Dicen que la realidad siempre es más dura que la ficción. También hay veces que dicen que por mucho que leas, la vida siempre te puede sorprender mucho más que las páginas que tienes entre las manos. Y, por último, hay personas que dicen que uno no puede descubrir nada nuevo en un libro. A todos aquellos yo les digo: ¡estáis muy equivocados!. Y si no os lo creéis, pasad un momento, unos breves minutos si queréis, por las páginas de esta novela gráfica, y descubrid que la historia que en ella se cuenta es una gran historia de amor de nuestro tiempo tratado con mimo, con pasión, con un respeto tan íntimo, tan puro, que si alguien no se emociona, es que, lo siento, no tiene corazón suficiente.

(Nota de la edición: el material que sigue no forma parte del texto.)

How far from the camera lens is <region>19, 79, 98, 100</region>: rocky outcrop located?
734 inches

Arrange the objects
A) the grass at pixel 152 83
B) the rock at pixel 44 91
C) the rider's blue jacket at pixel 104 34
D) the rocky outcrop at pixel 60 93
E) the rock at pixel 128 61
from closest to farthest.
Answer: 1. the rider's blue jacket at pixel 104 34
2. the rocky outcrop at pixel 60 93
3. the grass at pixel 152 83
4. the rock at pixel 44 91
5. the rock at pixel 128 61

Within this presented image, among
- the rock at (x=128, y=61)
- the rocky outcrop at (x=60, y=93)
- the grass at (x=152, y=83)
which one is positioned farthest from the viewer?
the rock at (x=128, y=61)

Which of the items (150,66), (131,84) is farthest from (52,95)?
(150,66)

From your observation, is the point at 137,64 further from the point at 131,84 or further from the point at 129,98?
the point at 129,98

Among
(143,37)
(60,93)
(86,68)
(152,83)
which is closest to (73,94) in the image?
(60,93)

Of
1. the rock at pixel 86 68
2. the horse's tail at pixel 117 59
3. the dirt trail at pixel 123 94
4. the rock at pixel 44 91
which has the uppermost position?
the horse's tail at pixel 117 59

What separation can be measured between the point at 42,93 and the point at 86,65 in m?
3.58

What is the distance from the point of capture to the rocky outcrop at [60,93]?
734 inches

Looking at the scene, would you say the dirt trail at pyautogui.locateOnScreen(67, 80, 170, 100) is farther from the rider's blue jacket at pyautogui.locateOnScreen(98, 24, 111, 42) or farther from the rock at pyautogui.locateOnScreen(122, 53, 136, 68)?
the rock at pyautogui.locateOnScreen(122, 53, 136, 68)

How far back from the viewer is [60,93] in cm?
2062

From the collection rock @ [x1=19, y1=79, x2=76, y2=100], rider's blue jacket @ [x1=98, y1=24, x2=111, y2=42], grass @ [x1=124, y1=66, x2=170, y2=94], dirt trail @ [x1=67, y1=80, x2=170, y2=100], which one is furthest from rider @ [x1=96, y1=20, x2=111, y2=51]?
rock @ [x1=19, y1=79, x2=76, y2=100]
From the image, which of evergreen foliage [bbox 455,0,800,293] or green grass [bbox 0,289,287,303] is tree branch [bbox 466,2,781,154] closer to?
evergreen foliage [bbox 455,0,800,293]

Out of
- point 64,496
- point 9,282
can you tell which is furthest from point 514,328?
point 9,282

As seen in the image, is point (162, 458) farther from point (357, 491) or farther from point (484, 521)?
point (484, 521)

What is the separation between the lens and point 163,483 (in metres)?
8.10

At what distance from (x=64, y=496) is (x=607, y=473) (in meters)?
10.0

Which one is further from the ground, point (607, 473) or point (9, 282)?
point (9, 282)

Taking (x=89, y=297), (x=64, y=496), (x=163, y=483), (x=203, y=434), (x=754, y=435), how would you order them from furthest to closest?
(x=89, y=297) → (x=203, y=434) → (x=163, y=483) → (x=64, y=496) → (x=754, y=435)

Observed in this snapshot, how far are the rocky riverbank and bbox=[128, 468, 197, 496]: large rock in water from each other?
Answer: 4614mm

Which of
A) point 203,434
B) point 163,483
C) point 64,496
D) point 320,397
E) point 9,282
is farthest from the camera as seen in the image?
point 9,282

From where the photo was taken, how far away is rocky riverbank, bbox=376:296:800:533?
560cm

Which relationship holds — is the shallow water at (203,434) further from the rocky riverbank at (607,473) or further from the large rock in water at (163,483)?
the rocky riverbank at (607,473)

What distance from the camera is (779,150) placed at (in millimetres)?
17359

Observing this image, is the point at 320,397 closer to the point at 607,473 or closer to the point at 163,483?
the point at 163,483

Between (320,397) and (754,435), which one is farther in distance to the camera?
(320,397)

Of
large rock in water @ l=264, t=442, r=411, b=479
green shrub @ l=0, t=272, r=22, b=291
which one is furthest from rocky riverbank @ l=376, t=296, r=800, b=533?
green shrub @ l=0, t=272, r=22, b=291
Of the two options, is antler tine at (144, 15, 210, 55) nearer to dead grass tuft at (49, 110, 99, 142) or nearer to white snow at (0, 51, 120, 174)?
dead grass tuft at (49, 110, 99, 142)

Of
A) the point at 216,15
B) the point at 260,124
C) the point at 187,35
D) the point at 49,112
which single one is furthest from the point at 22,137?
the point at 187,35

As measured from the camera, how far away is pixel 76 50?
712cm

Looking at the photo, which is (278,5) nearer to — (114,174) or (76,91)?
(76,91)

Cati tiene un niño de tres años. Un buen día, ella y Frederik se conocen y empiezan una historia de amor. Se conocen, se quieren, reflejan lo que es una pareja hoy en día. Son felices, en definitiva. Pero si miramos por la mirilla, si nos convertimos en espectadores privados de esta pareja, nos daremos cuenta de un dato que, hasta entonces nos había pasado desapercibido: Cati y su hijo son seropositivos.